* _Excerpt provided_:
⟨

Human history is not only a story of the rise and fall of glorious civilisations, achievements and social evolution, it is also the story of ruthless suppressions, human tragedies and sacrifices. And yet, there seem to be some relatively permanent and universal human values which emerge in every age and society in the form of such concepts as truth, justice, liberty, equality, sympathy, humanity, understanding, realisation, perception, and so on. The great tragedies and sacrifices of human history, whether solitary like that of Jesus or collective like that of Spartacus and his comrades, have always been motivated by these values.
If a society fails to benefit from the literary narration of human tragedies in history, it only proves lack of sensitivity on the part of the individuals of that society. Refined and deeply sensitive narrations of sorrow have always enriched humanity.
Tragedy reflects a characteristically human situation which evokes the most profound responses at the intellectual and emotional levels. Tragedies arouse such feelings as sympathy and understanding, love and compassion.
If we look closely at history we find that the tragedy of Karbala infused in the social milieu of Islam such deep revolutionary spirit that insurrections, revolts, uprising and revolutions never ceased to occur against despotic rulers, because Karbala cast its long shadow across the ages. The following words of Imam Hussain, in which he addressed the people of Iraq before his martyrdom, continue to haunt the memory of mankind and to goad people’s conscience into action: “O people! The Prophet has said that he who sees a tyrannical potentate transgressing against God and His Prophet and oppressing and wronging the people, and he still remains apathetic and does nothing, by word or by action, to alter the situation, then it will be just on the part of God to place him where he deservingly belongs. Your letters and messages reached me in regard to your allegiance (baiat) to me, stating that you will not forsake me. So if we have come to a final decision in this regard (but persist) your previous behaviours with my father and my brother and my cousin Muslim, (then remember that)…you yourselves will be the cause of you misfortunes and you yourselves will ruin your lot, for whoever breaks a pledge only harms himself.” (Tareekh-ul-Umam-waal-Mulook by Tabari.) On another occasion, Imam Hussain addressed the people thus: “You see to what a low level the affairs have come… Do you not observe that truth is not adhered to and that falsehood has no limit…? And, as for me, I look upon death as a means of attaining martyrdom and I consider life among transgressors and oppressors as nothing but agony and affliction.” (Ibid.)
When someone faces unendurable trials, these trials sometimes cause such intense feelings as hatred and revenge. But while these, due to their very intensity, are transitory, feelings such as love and compassion are more permanent and they give rise to all human values that are essential at the individual and social plane.
Tragedies are a highly effective means of humanity’s elevation. But if they occur in connection with a human cause and in defence of a great moral principle, they become powerful agents of progress and sublimation. Such tragedies are transformed into the glory of martyrdom and evolve into the collective conscience of human society, forming a permanent feature of a highly refined culture.

⟩

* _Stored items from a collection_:
⟨

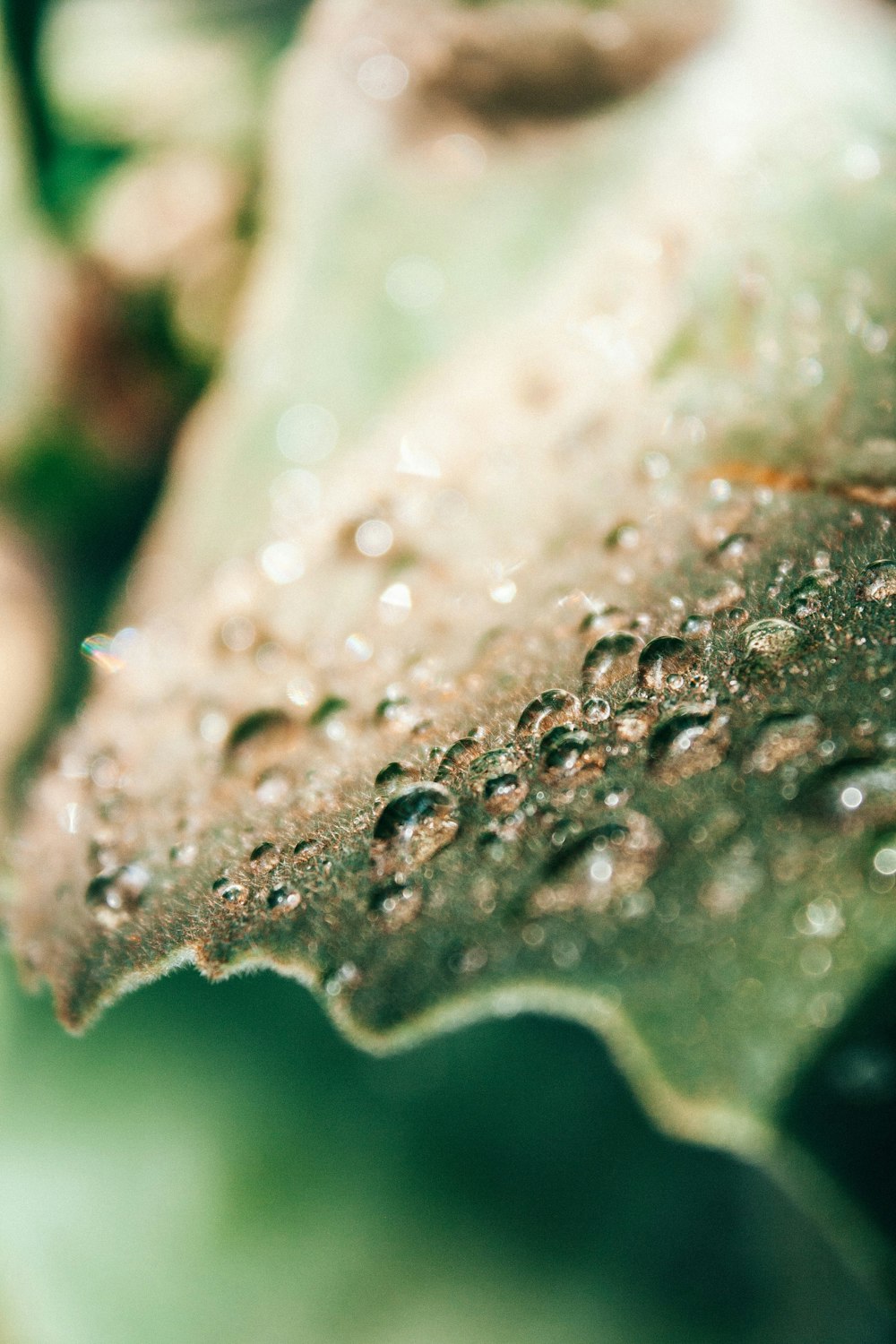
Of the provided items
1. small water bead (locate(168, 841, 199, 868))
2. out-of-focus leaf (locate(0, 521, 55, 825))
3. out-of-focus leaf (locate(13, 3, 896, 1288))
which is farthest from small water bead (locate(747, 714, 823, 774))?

⟩

* _Directions for this task_:
Please answer these questions on the passage on tragedy, one line each:
(a) Whose solitary tragedy and whose collective tragedy does the passage name?
(b) Whom did Imam Hussain address before his martyrdom?
(c) Which feelings does the passage call transitory because of their intensity?
The items are separate material and are not part of the passage on tragedy.

* _Answer space_:
(a) Jesus (solitary); Spartacus and his comrades (collective)
(b) The people of Iraq
(c) Hatred and revenge